WATZ-FM
- Alpena, Michigan; United States;
- Broadcast area: Alpena, Michigan
- Frequency: 99.3 MHz
- Branding: 99.3 WATZ

Programming
- Format: Country
- Affiliations: Michigan Radio Network

Ownership
- Owner: Midwestern Broadcasting Company; (WATZ Radio, Inc.);
- Sister stations: WBCM, WCCW, WCCW-FM, WJZQ, WKLT, WRGZ, WTCM, WTCM-FM, WZTK

History
- First air date: 1967 (at 93.5)
- Former frequencies: 93.5 MHz (1967–1988)
- Call sign meaning: similar to "watts"

Technical information
- Licensing authority: FCC
- Facility ID: 71108
- Class: C2
- ERP: 17,000 watts
- HAAT: 257 meters (843 ft)

Links
- Public license information: Public file; LMS;
- Webcast: Listen live
- Website: watz.com

= WATZ-FM =

Radio station in Alpena, Michigan

WATZ-FM (99.3 MHz, "99.3 WATZ") is a radio station broadcasting a country music format. The station is licensed to the city of Alpena. WATZ has been assigned the same call sign since it signed on in the late 1960s. The station, along with sister station WZTK, is currently owned by Midwestern Broadcasting Company. From 2006 to 2020, the station simulcasted on Rogers City-based station WRGZ at 96.7 FM.

==WATZ history==
WATZ signed-on the air in 1967, as an adult contemporary station at 93.5 FM, known for several years as "Z93." In 1988, the format of WATZ-FM was changed to country and the frequency-signal moved to 99.3 so that the station could boost its power from 3,000 to 50,000 watts.
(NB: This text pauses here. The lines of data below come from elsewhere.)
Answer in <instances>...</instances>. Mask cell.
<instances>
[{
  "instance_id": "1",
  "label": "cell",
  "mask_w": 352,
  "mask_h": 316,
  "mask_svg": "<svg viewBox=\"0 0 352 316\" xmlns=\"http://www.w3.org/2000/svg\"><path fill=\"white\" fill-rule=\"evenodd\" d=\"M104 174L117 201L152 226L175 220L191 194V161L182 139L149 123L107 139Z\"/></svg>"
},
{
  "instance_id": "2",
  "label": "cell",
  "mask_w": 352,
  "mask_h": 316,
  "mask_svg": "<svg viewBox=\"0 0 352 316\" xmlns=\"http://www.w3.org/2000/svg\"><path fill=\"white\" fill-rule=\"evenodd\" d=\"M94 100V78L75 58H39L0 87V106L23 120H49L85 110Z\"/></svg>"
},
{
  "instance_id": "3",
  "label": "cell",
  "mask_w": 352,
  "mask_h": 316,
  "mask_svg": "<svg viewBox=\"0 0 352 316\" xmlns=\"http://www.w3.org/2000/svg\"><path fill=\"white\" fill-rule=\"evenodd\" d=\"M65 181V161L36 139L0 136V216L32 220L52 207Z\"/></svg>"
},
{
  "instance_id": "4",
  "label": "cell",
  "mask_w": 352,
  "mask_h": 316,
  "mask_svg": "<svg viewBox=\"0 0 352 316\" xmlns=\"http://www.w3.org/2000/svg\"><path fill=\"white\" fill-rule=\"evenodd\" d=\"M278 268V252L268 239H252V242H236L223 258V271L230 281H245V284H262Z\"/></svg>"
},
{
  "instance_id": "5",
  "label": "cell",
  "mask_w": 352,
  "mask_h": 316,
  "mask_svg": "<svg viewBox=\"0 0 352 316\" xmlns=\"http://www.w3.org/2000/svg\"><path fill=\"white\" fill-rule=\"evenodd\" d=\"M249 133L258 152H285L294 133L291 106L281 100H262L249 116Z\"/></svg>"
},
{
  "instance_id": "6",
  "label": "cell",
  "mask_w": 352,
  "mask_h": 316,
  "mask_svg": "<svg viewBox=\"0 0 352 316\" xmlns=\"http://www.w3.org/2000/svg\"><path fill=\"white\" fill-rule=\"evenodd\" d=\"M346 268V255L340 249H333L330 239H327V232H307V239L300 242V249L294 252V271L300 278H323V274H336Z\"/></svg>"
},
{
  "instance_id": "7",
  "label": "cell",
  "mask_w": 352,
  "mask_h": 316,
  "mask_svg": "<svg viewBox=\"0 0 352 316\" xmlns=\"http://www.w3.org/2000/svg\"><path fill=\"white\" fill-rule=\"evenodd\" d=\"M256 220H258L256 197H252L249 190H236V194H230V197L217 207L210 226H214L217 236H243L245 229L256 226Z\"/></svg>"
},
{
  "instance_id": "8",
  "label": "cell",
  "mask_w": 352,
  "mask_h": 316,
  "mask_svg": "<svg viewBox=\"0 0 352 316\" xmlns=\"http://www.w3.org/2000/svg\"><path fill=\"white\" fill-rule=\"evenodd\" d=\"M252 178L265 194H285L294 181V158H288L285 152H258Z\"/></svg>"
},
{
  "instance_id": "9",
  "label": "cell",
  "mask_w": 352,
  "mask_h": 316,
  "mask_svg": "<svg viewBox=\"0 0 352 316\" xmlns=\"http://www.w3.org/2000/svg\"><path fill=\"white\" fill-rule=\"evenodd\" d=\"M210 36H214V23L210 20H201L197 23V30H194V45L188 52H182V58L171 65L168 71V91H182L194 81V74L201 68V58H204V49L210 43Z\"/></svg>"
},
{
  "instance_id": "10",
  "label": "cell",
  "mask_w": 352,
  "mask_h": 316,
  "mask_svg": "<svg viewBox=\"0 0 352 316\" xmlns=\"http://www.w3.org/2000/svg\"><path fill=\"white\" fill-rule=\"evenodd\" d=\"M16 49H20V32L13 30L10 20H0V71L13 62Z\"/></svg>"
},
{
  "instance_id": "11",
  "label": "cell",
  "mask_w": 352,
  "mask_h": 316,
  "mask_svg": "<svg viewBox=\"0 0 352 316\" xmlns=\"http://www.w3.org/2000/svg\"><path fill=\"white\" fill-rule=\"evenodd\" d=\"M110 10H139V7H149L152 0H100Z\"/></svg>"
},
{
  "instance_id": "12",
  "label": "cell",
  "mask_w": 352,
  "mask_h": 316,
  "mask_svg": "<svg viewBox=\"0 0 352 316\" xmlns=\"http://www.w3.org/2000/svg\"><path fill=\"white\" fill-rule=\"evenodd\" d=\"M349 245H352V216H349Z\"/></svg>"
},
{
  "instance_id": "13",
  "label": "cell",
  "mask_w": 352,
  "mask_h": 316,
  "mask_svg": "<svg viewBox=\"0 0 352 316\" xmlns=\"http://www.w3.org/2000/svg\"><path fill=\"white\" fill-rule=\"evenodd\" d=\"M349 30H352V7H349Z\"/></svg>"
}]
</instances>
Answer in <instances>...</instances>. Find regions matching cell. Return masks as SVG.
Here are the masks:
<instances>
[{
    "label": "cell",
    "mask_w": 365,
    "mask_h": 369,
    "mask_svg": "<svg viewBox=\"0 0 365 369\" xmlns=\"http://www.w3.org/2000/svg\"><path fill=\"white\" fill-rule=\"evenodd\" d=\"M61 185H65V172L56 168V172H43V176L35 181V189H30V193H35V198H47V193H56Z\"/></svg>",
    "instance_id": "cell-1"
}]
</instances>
For the next several years, WATZ-FM simulcasted the long-time country music format of sister station WATZ AM. In the mid-90s, WATZ AM had switched to a news/talk format while WATZ-FM retained the country format. WATZ-FM became a 24-hour broadcaster in 1999, using a satellite feed from Jones Radio Networks from 11 p.m. to 5:30 a.m. Prior to this, the station went off the air at 1 a.m.

Former logo

==WATZ today==
WATZ-FM remains locally owned and operated by the same company that founded the AM station in 1946. All of its programming from 5:30 a.m. to 11 p.m. on weekdays, and during the day on weekends (except for syndicated shows such as Bob Kingsley's Country Top 40) is broadcast from the station’s studios in downtown Alpena.